BEGIN DATA FOR REVIEW
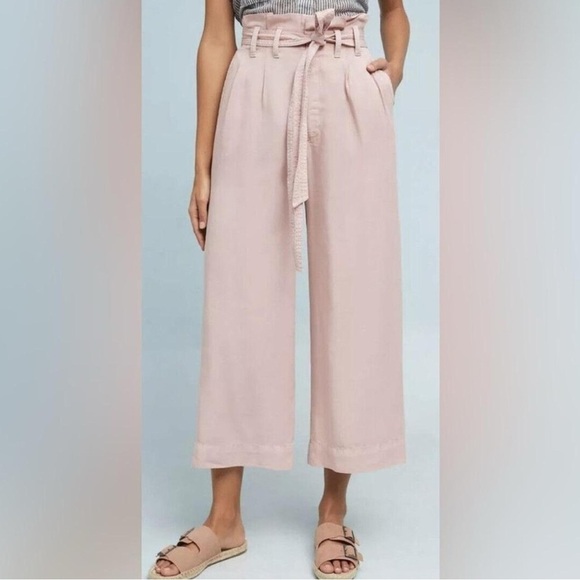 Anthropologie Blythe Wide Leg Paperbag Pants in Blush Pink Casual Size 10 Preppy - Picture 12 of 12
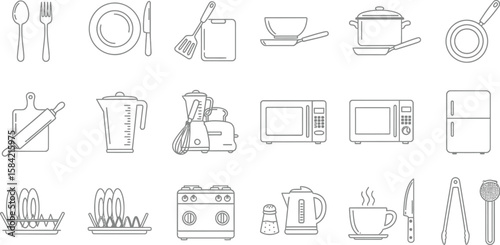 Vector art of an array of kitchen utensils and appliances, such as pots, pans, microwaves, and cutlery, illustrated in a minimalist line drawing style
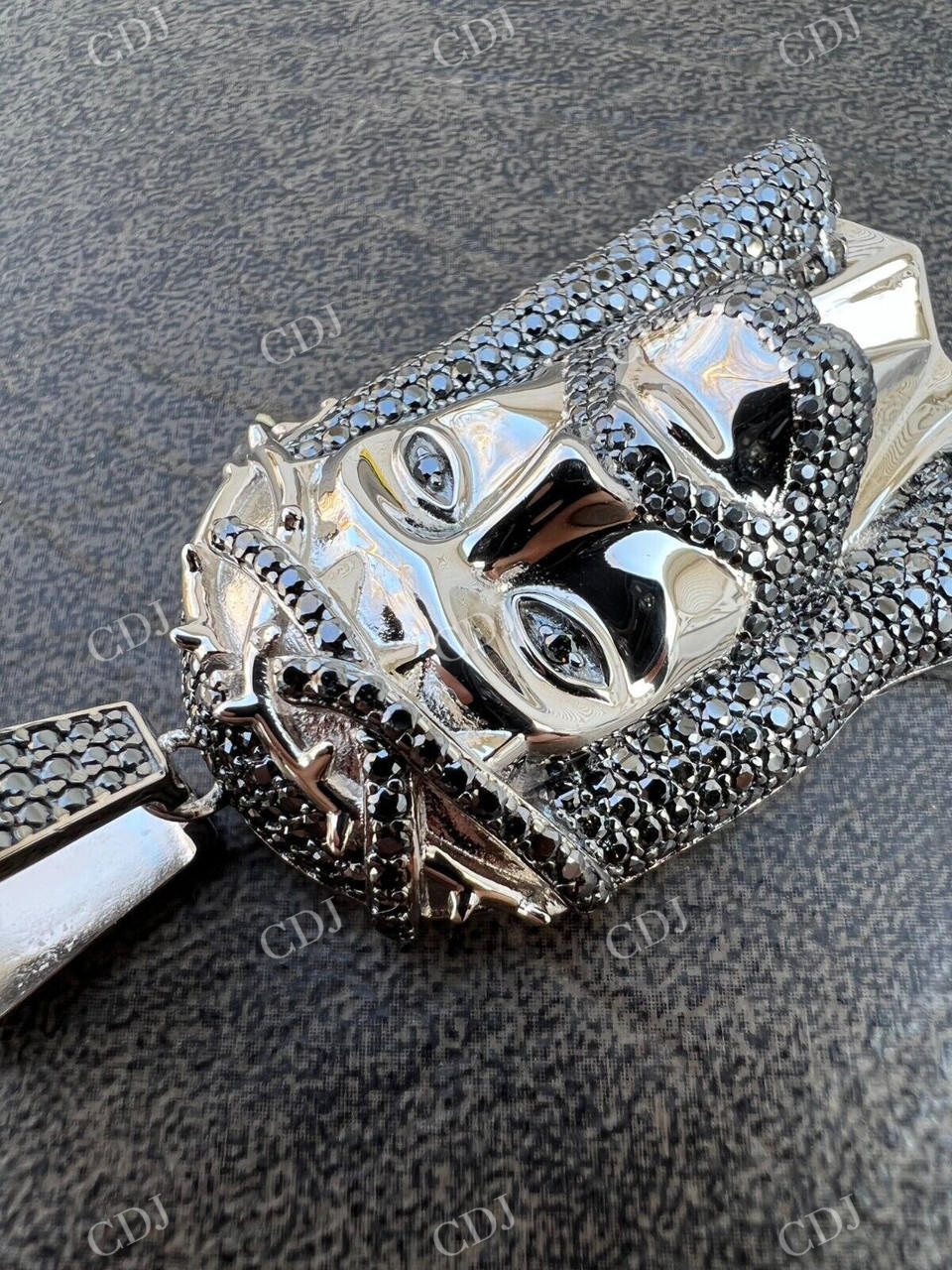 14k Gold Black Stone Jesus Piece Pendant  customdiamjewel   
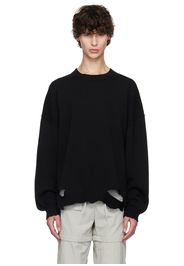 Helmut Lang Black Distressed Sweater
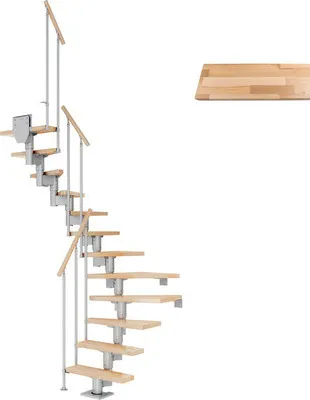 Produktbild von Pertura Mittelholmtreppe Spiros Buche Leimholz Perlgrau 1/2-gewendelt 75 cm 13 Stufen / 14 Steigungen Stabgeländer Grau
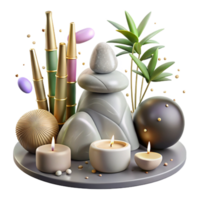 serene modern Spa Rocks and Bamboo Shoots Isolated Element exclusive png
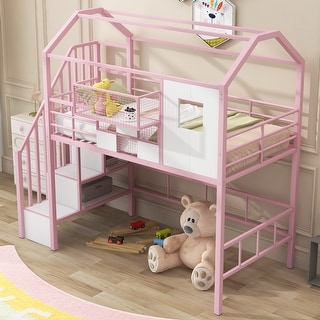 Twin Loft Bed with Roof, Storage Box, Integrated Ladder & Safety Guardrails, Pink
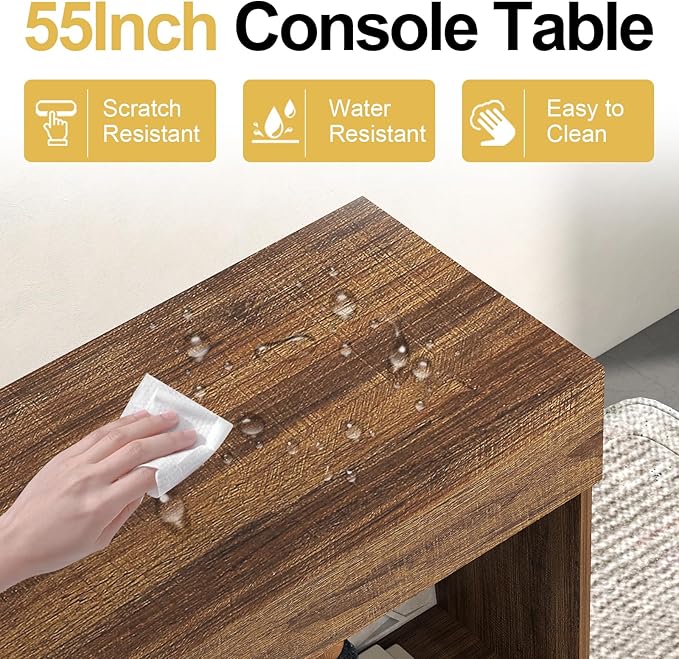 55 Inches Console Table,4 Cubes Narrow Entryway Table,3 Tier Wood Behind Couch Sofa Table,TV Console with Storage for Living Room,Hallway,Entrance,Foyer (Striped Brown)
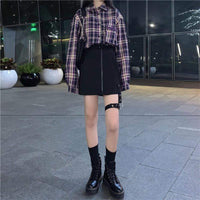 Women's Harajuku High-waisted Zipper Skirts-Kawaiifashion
END DATA FOR REVIEW
● THE PROBLEM: Arrange the captions from the rows above into a numbered list, with no blank lines. Leave the pictures out of your answer.

● ANSWER SECTION:
1.  Anthropologie Blythe Wide Leg Paperbag Pants in Blush Pink Casual Size 10 Preppy - Picture 12 of 12
2.  Vector art of an array of kitchen utensils and appliances, such as pots, pans, microwaves, and cutlery, illustrated in a minimalist line drawing style
3.  14k Gold Black Stone Jesus Piece Pendant  customdiamjewel   
4.  Helmut Lang Black Distressed Sweater
5.  Produktbild von Pertura Mittelholmtreppe Spiros Buche Leimholz Perlgrau 1/2-gewendelt 75 cm 13 Stufen / 14 Steigungen Stabgeländer Grau
6.  serene modern Spa Rocks and Bamboo Shoots Isolated Element exclusive png
7.  Twin Loft Bed with Roof, Storage Box, Integrated Ladder & Safety Guardrails, Pink
8.  55 Inches Console Table,4 Cubes Narrow Entryway Table,3 Tier Wood Behind Couch Sofa Table,TV Console with Storage for Living Room,Hallway,Entrance,Foyer (Striped Brown)
9.  Women's Harajuku High-waisted Zipper Skirts-Kawaiifashion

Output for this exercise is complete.